Senior Speeches: Neema Kania ’19

February 26, 2019


I stand here on this stage telling the story of my life but what I want everyone to know is that, a home is not always represented by the four walls that surround you at night, but the people around you who make you laugh, cry, dance… 

Each year, seniors and postgraduates at Shattuck-St. Mary’s School deliver a speech to their peers on a topic of their choosing in the Newhall Auditorium. Often equal parts clever and moving, emotional and personal, each speech offers a glimpse into the lives, experiences, struggles, and triumphs of SSM seniors.

Throughout the 2018-19 school year, we will share these speeches with the SSM community and hope that you enjoy the humor, wisdom, and powerful reflections conveyed by our senior students.  

Home. a noun used to describe a place where one permanently lives. A noun I have not been able to categorize in my life. A building with four walls was not a permanent installation in my life; even the ideology of a home was a fantasy.

I lived the first four years of my life in a house where my childhood was almost like in the movies. It was the house where I had my first birthday party and where my dad taught me how to draw. The place where I screamed for joy when they brought home a 6 lbs baby boy after being in the hospital for 2 months. One day we moved to a bigger house where I had a bigger room all by myself and in that moment I believed I was home. I learned right from wrong  and my obstacles were something I did not yet face alone.
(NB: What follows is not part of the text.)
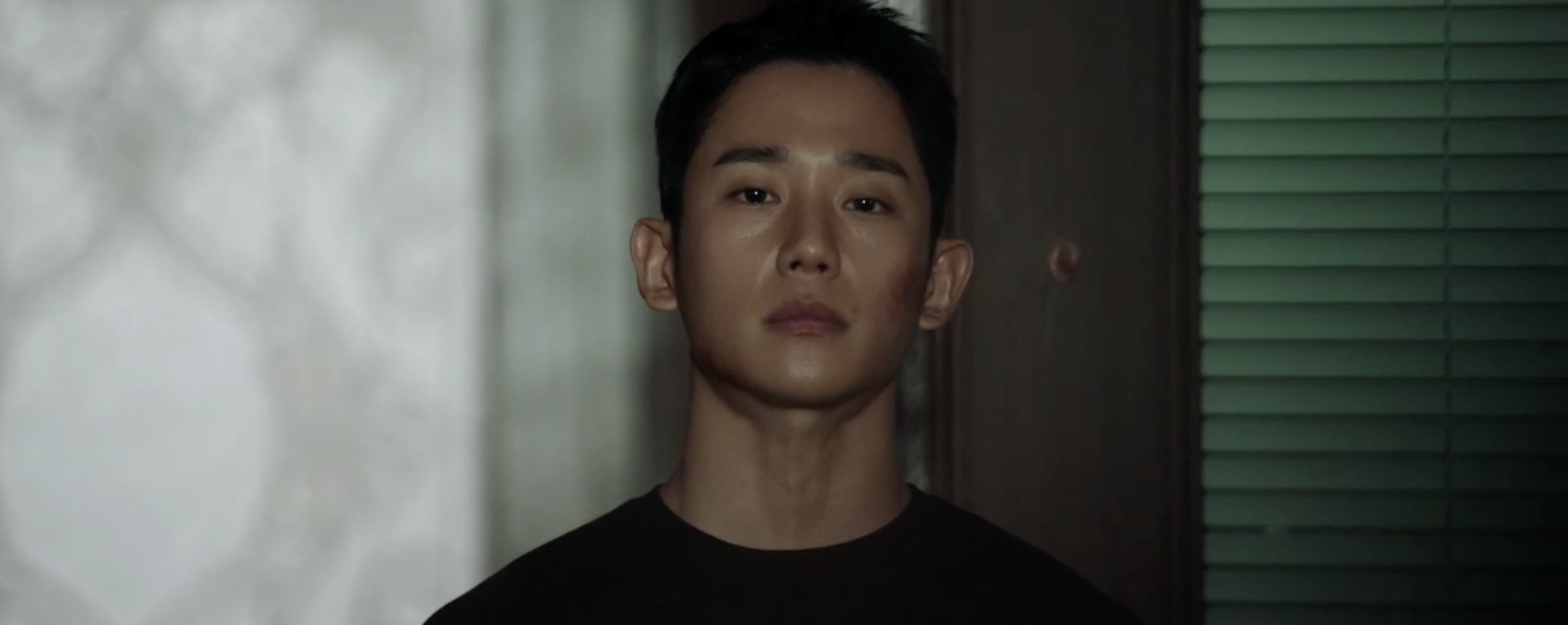 Snowdrop tập 10 tức sôi máu: Jisoo (BLACKPINK) bị tình địch tát sấp mặt, Jung Hae In bất lực đứng nhìn - Ảnh 5.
I had been blessed with a mother and father who loved me and provided me the opportunity to become the best version of myself.

Then one day we had a robbery.

Not the typical robbery of jewelry , money and televisions  - but the theft of my father and best friend.

One day, cancer came into our household. Suddenly, that house with the big room no longer felt like home. This ugly disease soon became the thing that consumed our lives. So then again we moved, into a big building where my roommates were patients and my friends were the nurses. After school every day I went home to this building that always smelled like hand sanitizer and slept on the big sofa bed with my brother every night. This became our home and I was okay with it, as long as we were together.

I believed there was no way that God would take away the positive light in so many people’s lives away from such a dark world. But one day our home became flooded with tears as every family member crammed into my room. On August, 3rd, 2013 my best friend took his last breath from multiple myeloma. The doctors called it a common form of cancer, and it had taken the most uncommon man I knew.

And with that we moved. Again.

The place where I had spent the last three years just became a memory attached with the pain of loss. We went back to the big house with my big room but without the laughter of my dad and the singing that would echo throughout the house the room felt small.  

As buckets of food were sent to our house my mom smiled and hugged the crying guests even though the pain was supposed to be her own. This inspired me to be stronger but I was still a mess and although Baraka was also in pain he always made the effort to make me laugh. This gave me hope that maybe this big house might feel like the home I’d imagined. But then again I was mistaken.

My mother decided to send my brother and me to boarding school. At first, I felt abandoned. Leaving that house felt like a punishment. Looking back, it seemed every time I ever started to feel at home, that security was ripped away.

So I moved again. I made Shattuck a place to focus. I had come to terms with the fact that I will never be home, that having a home is just a dream and on contrary to belief this one would not come true.

So I closed myself off. But something kept pushing back. I moved into my big room which I’d now be sharing and met a girl that embraced my crazy as we screamed over school and boys. And with her came another girl who saw the good in everyone and helped me find it in myself.  A best friend who keeps me humble at every corner. And a girl who won’t let me forget that I set off the fire alarm. A group of boys who showed me the joy of constant laughter even through they say I’m still “not valid”. And lastly, teachers who believed in me and push me to want more for myself. Together they made this crazy old building, this Hogwarts straight out of Harry Potter, feel like home.

Today I stand here on this stage telling the story of my life but what I want everyone to know is that, a home is not always represented by the four walls that surround you at night, but the people around you who make you laugh, cry, dance and call you sherm every single day. Thank you to those people all across the globe that have shaped me into the person I am, and allowed me to embrace my crazy. I am forever thankful for each and everyone of you.

And mom thank you for pushing me to be great I love you and I am forever grateful for your strength every day. I have finally learned that Home is where the heart is.